Talib Kweli Breaks Down His 25 Most Essential Songs

Reflection Eternal "The Blast" (2000)

Album: Train of Thought
Producer: Hi-Tek
Label: Rawkus Records / Universal Music Group

Talib Kweli: “The Reflection Eternal album was completely recorded and done and we handed it to Rawkus and we were ready to go. Then Rawkus was like, ‘There’s no single that we feel comfortable with on this album,’ and I’m like, ‘What are you talking about? ‘Move Somethin,’ that’s the single.’ They were like, ‘It’s cool, but we feel like there should be another record. So you gotta go in the studio and make another record with a single in mind.’

“This pissed me off because I felt like I put my heart and soul into the album. I’m like, ‘Who the fuck are these fucking rich white dudes telling me that I don’t have a single? What the fuck do they know?’ But we went in the studio anyway.

“The beat for ‘The Blast’ was very old. My manager at the time, Corey Smyth, was stressing me like, ‘You guys need to make a record that says how to pronounce Kweli’s name, because no one knows how to do it.’ Hi-Tek was like, ‘Well this record kind of sounds like they’re saying ‘Kweli.’’ And Corey was like you should rap on that beat and make a record and say Kweli over and over again.

 

When Rawkus asked me to make single] it pissed me off because I felt like I put my heart and soul into the album. I’m like, ‘Who are these rich white dudes telling me that I don’t have a single? What do they know?’ But we went in the studio anyway.

 

“My whole thing was, I was really opposed to the idea of making a single for the label, so the original version of ‘The Blast,’ and the version that’s on the album, it just has my one verse and Hi-Tek’s verse on it and then it was done.

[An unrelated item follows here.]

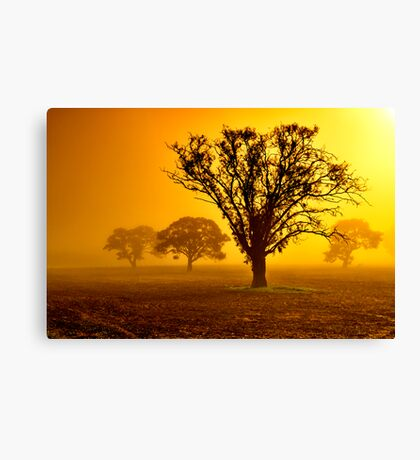 """In The Mists Of Dawn"" Canvas Print"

“Then the label was like, ‘We need to do a third verse for a video version. We can’t sell a record that’s only two minutes long and only has two verses.’ So even though that’s not the version that’s on the album, we ended up doing a third verse version of it.

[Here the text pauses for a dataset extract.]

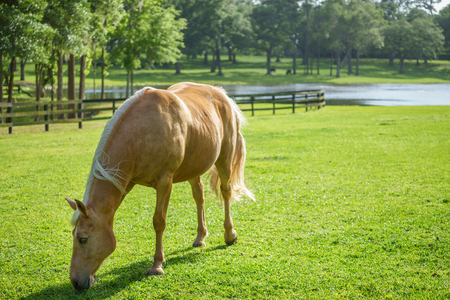 palomino: Palomino Tennessee Walker equine horse grazing eating in a sunny grassy field paddock pasture with lake and trees in background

“Rawkus, they were right about that. As soon as that record came out it took off for us, especially on the West Coast. Both Snoop Dogg and DJ Quik had radio shows on The Beat, 92.3 at the time, and those two guys were very very instrumental in spreading that record. They both played that record a lot on the radio show. Hi-Tek worked a lot with Snoop Dogg over the years, and that was the start of it.

“Hi-Tek has made way more money with Snoop and 50 Cent than he has with me and Yasiin. Me and Yasiin put him on the map, but when you go to his studio in Cincinnati, it’s G-Unit plaques that line the wall.

“I use Hi-Tek as an example when people try to tell me the difference between what I do and what 50 Cent or Dr. Dre or Snoop Dogg does. I’m like, ‘It’s all hip-hop.’ They like Hi-Tek beats just like I like Hi-Tek beats. It ain’t that different.”